The mean is estimated quite well, but $\boldsymbol{W}$ does not fit at all. Because the real latent samples are unknown, expectation maximization (EM) will just find one plausible solution. In general, EM will only find locally optimal solutions. If we project a line from the latent space to the observable space, however, the result looks perfect:

In [16]:
Z_test = np.linspace(-3, 3, 100)[:, np.newaxis]
X_test = ppca.inverse_transform(Z_test)
plot(X_test[:, 0], X_test[:, 1], c="b", label="$W z + \mu$")
scatter(X[:, 0], X[:, 1], c="r", label="X")
xlim(-3, 3)
ylim(-2, 2)
legend()
Out[16]:
<matplotlib.legend.Legend at 0x7f7330619590>

Summary

Maximum likelihood estimates (MLE) are useful but how they are generated is often very specific for the problem at hand. In general, it is often a good idea to frame machine learning problems in a probabilistic perspective and think about how to express it as a maximum likelihood problem.
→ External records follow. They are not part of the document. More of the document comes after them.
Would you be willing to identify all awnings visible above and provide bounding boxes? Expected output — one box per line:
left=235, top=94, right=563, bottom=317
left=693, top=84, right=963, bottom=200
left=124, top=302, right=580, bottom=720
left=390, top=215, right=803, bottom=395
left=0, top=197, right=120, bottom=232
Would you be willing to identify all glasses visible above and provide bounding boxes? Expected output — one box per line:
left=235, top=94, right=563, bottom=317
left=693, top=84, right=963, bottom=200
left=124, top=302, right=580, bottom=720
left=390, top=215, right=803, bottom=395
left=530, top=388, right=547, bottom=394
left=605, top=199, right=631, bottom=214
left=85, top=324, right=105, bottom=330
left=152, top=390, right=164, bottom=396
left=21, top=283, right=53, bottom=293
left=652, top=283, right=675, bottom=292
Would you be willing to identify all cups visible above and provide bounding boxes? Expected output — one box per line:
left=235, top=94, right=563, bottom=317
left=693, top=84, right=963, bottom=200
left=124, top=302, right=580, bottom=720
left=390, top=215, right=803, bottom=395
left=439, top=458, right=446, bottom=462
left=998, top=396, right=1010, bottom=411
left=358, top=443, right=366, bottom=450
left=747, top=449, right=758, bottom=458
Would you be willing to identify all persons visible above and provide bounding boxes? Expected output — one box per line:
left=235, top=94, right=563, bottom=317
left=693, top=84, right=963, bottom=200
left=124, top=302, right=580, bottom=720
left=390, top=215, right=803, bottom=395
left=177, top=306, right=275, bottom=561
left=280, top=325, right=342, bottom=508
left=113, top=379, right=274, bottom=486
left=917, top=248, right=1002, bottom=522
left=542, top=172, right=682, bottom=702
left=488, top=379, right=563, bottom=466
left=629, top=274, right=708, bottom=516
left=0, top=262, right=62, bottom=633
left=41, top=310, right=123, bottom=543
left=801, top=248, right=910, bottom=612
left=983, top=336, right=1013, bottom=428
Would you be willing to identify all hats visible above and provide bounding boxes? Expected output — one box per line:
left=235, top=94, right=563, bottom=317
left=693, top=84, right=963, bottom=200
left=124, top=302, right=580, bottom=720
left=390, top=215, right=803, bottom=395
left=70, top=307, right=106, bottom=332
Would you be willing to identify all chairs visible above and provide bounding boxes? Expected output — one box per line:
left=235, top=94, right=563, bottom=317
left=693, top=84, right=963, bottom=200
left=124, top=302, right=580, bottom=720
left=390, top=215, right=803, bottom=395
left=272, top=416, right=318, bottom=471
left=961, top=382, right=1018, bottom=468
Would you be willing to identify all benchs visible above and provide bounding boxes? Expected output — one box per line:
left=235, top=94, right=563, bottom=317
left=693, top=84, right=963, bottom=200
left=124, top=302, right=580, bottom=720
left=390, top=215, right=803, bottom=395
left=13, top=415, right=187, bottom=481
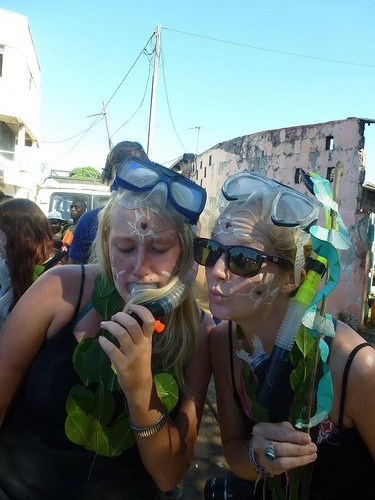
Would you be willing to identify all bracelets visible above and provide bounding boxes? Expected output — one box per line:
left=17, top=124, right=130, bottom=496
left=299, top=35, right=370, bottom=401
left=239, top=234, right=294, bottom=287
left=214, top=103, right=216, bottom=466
left=130, top=406, right=168, bottom=438
left=246, top=439, right=269, bottom=476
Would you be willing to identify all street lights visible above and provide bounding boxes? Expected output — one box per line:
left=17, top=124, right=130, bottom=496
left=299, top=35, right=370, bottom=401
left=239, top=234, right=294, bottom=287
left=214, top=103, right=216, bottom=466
left=186, top=125, right=202, bottom=154
left=86, top=100, right=112, bottom=151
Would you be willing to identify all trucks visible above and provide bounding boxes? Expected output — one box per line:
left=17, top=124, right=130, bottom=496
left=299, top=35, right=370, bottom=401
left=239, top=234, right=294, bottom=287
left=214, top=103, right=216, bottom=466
left=34, top=168, right=113, bottom=224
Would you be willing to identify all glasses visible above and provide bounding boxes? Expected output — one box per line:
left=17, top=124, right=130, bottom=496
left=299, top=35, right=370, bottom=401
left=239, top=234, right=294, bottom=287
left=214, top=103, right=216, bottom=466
left=193, top=238, right=292, bottom=278
left=110, top=156, right=208, bottom=225
left=70, top=204, right=81, bottom=209
left=221, top=170, right=320, bottom=235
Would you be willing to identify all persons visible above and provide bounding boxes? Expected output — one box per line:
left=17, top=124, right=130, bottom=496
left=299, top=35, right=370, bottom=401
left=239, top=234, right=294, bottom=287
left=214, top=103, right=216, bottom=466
left=205, top=170, right=375, bottom=500
left=0, top=141, right=216, bottom=500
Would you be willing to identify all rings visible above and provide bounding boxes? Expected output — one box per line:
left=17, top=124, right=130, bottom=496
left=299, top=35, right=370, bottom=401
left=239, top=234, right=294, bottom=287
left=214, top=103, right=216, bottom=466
left=264, top=441, right=278, bottom=461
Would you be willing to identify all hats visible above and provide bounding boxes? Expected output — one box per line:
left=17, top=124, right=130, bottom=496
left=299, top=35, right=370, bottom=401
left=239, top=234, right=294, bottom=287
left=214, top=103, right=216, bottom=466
left=46, top=211, right=65, bottom=221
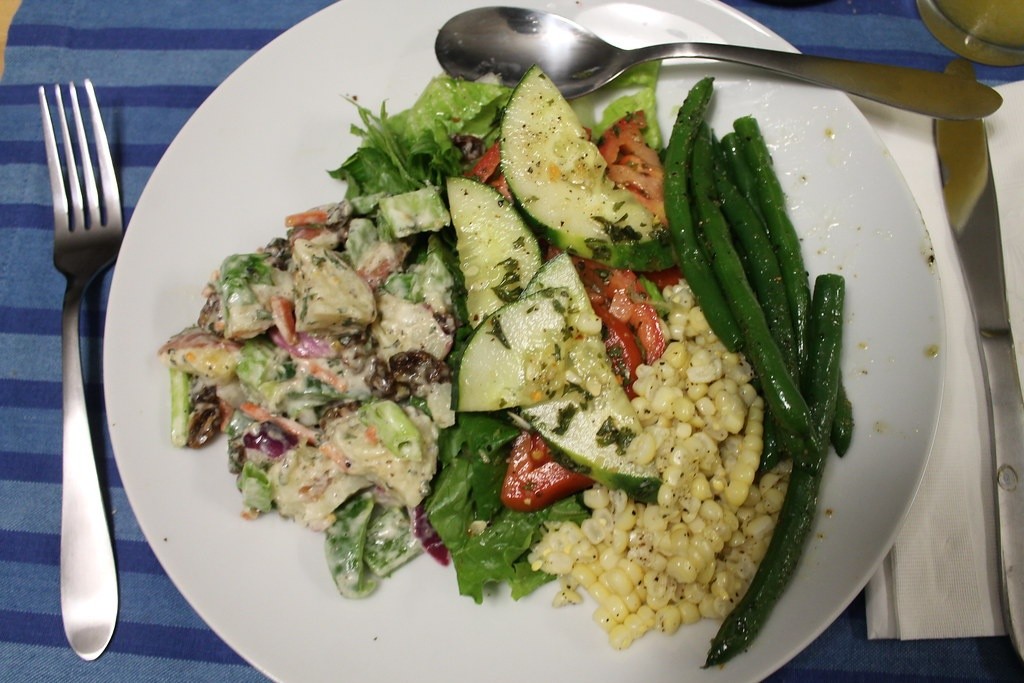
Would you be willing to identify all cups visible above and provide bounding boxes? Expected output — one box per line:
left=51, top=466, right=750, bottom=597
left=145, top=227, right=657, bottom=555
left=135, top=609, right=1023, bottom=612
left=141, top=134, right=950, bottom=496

For example, classification (logistic regression), clustering (Gaussian mixture models), regression (linear regression), reinforcement learning (reward-weighted regression) and many more fields rely on maximum likelihood estimates.

There are several ways to solve these problems. Usually it is either a direct optimization problem in which we can minimize the negative log-likelihood or several variables are unknown and we could use expectation maximization.

If we want to add regularization, we could instead compute the maximum a posteriori estimate (MAP), which means that we include a specific prior distribution for the variables that we want to estimate.